In 2015 the population of London reached 8.6 million - the highest on record since 1939
 
POPULATION PRESSURES

London has seen large increases in its population over the last 20 years. The city reached 8.6 million residents in 2015, and is set to continue its rapid growth - by 2025 London’s population is projected to grow by over one million people. This has far-reaching implications on all property in the capital and, in particular, housing. With the number of new homes being built already behind most measures of need, we will need a step change in housing supply to keep up.

Official government population projections are the foundation of planning just how many homes we need. Forecasting population is very tricky and, more often than not, those projections are lower than the reality. The 2011 census found 105,000 more people living in London than had been forecast in the 2010 based population projections. This theme continues in more recent projects, with consistent under forecasting. 

The impact of London’s growing population is further exaggerated by an equally important component – household size. The size of households in the UK has been falling for several decades and London is no different. This is due to a complex mix of demographic factors, and pressure on the space available in existing stock is increasing, driven both by our tendency to want more space as we get wealthier as well as cultural and lifestyle changes.

The 2011 census, however, actually showed that London household size bucked that trend and increased slightly. The affordability pressures in London, that have in most instances been exacerbated in recent years, have seen one of the few flexors moving to cope with high prices. While a buyer or renter cannot often change the price of their home, they can opt for a smaller property or club together with friends and family to afford the home they want to live in. Affordability pressures have also delayed the formation of new households. There has been a sharp increase in the number of 20 – 34 year olds living with parents in recent years.

Larger households are also a feature of the private rented sector (PRS) as available space is used more intensively to keep costs down. The PRS, by its nature, is more efficient in using space than owner occupied. Rising costs of housing for all tenures has led to more ‘hutching up ‘ in rented homes. If household sizes across all tenures in London were similarly large, the effect on housing need would be significant. We estimate that we would only need to be building 18,000 homes per year to accommodate the growing population. While shifting household size can adapt to affordability constraints, we should be aiming for a city whose residents can afford their own private space.

 
SETTLING ON A FIGURE
House building in the capital did not keep up with the growing population throughout the 2000s. Part of the challenge for a healthier housing market is building enough to make up for the shortfall from the past, closing the gap between how many homes were built and how many were needed. At 2015, we estimate that there is currently a shortfall of 45,000 homes – that is more than double the number of homes built in 2014.

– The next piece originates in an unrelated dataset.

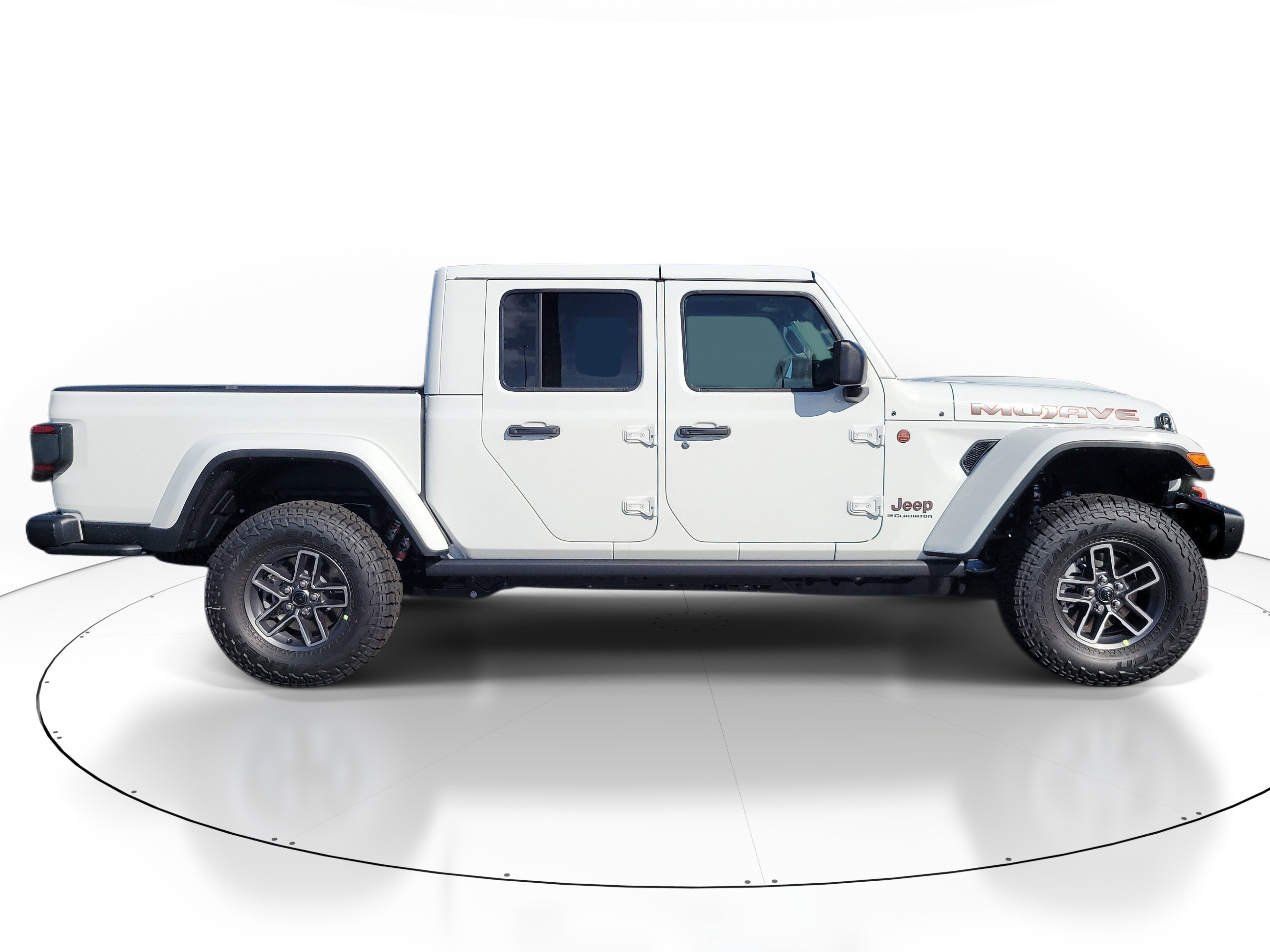 New 2026 Bright White Clear-Coat Exterior Paint Jeep Mojave X image 5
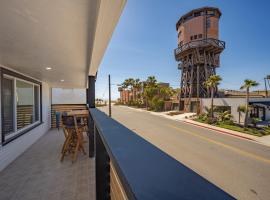 Brand New Home by the Beach & Historic Sunset Water Tower，位于日落海滩的酒店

So, how many homes does London need to house its growing and changing households? This largely depends on what type of London we would like in the next decade. For a city that would accommodate its population in a similar vein as today, we would need to build at least 46,000 homes each year. But for a more aspiring future, one where we have a rich mix of housing to deal with a global city’s ever changing needs, we would need to be far more ambitious and build 79,000 homes each year.

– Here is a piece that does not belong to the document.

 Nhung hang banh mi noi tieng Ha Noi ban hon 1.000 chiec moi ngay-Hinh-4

Both these figures are higher than the 42,000 homes that the Greater London Authority (GLA) current strategy suggests. Those figures are based on London’s capacity to build as evidenced in the Strategic Housing Land Availability Assessment rather than the full scale of need. The Strategic Housing Market Assessment, which is a better representation of need as it takes into consideration household growth, suggests the housing requirement is more in the region of 62,000 homes each year.